Initially, the medical reports of Dr. Neil J. Koppel and Dr. Steven M. Erlanger, as well as those from Physiologic Physical Therapy, EC., and Orthopaedic Associates of Great Neck, LLP, were insufficient to raise a triable issue of fact since they were unsworn (see Grasso v Angerami, 79 NY2d 813 [1991]; Choi Ping Wong v Innocent, 54 AD3d 384 [2008]; Cribe-Zapata v Capallan, 54 AD3d 936 [2008]; Patterson v NY Alarm Response Corp., 45 AD3d 656 [2007]; Verette v Zia, 44 AD3d 747 [2007]; Nociforo v Penna, 42 AD3d 514 [2007]; Pagano v Kingsbury, 182 AD2d 268 [1992]).
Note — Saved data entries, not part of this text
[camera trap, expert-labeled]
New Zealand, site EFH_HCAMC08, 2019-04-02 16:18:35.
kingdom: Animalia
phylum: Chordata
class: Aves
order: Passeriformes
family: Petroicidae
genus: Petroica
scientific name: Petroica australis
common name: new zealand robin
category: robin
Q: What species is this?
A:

The Supreme Court erroneously concluded that the report of Dr. Martin B. Gillman, the plaintiffs examining chiropractor, was unaffirmed, as it was submitted in affidavit form. Nevertheless, this report failed to raise a triable issue of fact. While Dr. Gillman examined the plaintiff on June 11, 2008, and found significant limitations of motion in the cervical and lumbar regions of the plaintiffs spine, neither he nor the plaintiff proffered competent medical evidence that revealed the existence of significant limitations in the plaintiffs cervical and lumbar spine ranges of motion that were contemporaneous with the *710subject accident (see Taylor v Flaherty, 65 AD3d 1328 [2009]; Fung v Uddin, 60 AD3d 992 [2009]; Gould v Ombrellino, 57 AD3d 608 [2008]; Kuchero v Tabachnikov, 54 AD3d 729 [2008]; Ferraro v Ridge Car Serv., 49 AD3d 498 [2008]).
While the medical reports of Dr. Farshad D. Hannanian, the plaintiff’s treating neurologist, also were in proper form and noted that the plaintiff had positive straight leg raising results, these results were neither contemporaneous with the subject accident nor conclusive of any significant limitations in the plaintiffs lumbar spine that were caused by the subject accident. Dr. Hannanian failed to acknowledge that the plaintiff was involved in a car accident two years prior to the subject accident, in which she injured her back. Given this failure, his conclusions that the plaintiffs symptoms and disability were related to the subject accident, especially those conclusions concerning her back, were rendered speculative (see Su Gil Yun v Barber, 63 AD3d 1140 [2009]; Silla v Mohammad, 52 AD3d 681 [2008]; Cornelius v Cintas Corp., 50 AD3d 1085, 1086 [2008]; Wright v Rodriguez, 49 AD3d 532 [2008]; Moore v Sarwar, 29 AD3d 752 [2006]).
The plaintiff failed to submit competent medical evidence that the injuries she allegedly sustained as a result of the subject accident rendered her unable to perform substantially all of her daily activities for not less than 90 days of the first 180 days thereafter (see Ponciano v Schaefer, 59 AD3d 605 [2009]; Sainte-Aime v Ho, 274 AD2d 569 [2000]). The plaintiff alleged, in her bill of particulars, that she missed, at most, one month of work as a result of the subject accident.
The Supreme Court providently exercised its discretion in denying that branch of the plaintiffs’ motion which was for leave to renew. A motion for leave to renew “shall be based upon new facts not offered on the prior motion that would change the prior determination” (CPLR 2221 [e] [2]) and “shall contain reasonable justification for the failure to present such facts on the prior motion” (CPLR 2221 [e] [3]; see Barnett v Smith, 64 AD3d 669 [2009]; Chernysheva v Pinchuck, 57 AD3d 936 [2008]; Dinten-Quiros v Brown, 49 AD3d 588 [2008]; Madison v Tahir, 45 AD3d 744 [2007]). Here, the affidavit of Dr. Gill-man, which reiterated the findings of his report which had been submitted by the plaintiffs in opposition to the original motion, did not constitute “new facts.” Fisher, J.P, Santucci, Dickerson, Chambers and Lott, JJ., concur.